Unfortunately ankle and hand weights do not provide the best method to build bones.
a) Jonathan and Shay point out the drawback of weights that are too light;
the load is not enough to improve bone strength
b) Stephen and Michelle point out how the extra weight throws off a person’s
gait and can cause injuries.
The weighed vest idea may work (if the person has no back industries); the stress caused by heavy weight further from the center of the boy (i.e. on the ankle or in the hand).
(Resistance training would improve bone strength. However your client seems to be bent on walking; I’m not so sure how the client will respond to using weights.)
I would try to use a weighted vest or a weighted backpack while walking instead of ankle and hand weights.
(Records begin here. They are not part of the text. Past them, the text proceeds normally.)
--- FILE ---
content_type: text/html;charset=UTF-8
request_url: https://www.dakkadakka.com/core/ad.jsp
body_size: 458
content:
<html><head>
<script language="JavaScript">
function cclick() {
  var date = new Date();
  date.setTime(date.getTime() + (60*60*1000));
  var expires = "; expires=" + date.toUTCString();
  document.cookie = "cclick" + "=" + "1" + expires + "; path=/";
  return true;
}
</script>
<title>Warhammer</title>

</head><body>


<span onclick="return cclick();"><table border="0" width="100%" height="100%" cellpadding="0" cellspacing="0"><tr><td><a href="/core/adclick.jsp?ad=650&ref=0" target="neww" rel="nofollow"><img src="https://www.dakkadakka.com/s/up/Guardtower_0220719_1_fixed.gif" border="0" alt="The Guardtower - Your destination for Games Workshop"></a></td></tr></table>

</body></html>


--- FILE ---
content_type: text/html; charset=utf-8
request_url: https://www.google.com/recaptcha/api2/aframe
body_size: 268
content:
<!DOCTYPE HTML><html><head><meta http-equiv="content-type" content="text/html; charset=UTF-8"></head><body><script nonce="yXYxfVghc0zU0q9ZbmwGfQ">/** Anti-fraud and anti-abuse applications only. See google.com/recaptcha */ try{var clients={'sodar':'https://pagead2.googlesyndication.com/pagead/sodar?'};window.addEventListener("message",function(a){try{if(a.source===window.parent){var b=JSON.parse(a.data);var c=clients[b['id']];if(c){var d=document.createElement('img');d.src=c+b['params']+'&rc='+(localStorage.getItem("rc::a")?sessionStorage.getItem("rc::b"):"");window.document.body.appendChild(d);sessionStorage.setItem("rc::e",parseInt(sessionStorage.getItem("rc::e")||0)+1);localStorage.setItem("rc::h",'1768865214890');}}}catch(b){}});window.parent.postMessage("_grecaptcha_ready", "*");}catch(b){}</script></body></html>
But, I agree with most of the answers others have already provided here. Also, if you or your clients live close to the ocean, a nice walk on the beach with the water level between the ankles and the knee would also do the trick.
I agree with most of the answers. Clearly the added stress to proximal joints (hips and shoulders) and the lower back outweighs any possible minimal increase in osteogenesis.
One point I didn’t read was the benefit of walking up stairs or walking up hills. Just have you clients be care as the eccentric load on leg muscles is much greater than going up. I’m sure you’re aware that it’s the eccentric phase of movement that is most responsible for delayed onset muscle soreness (DOMS.)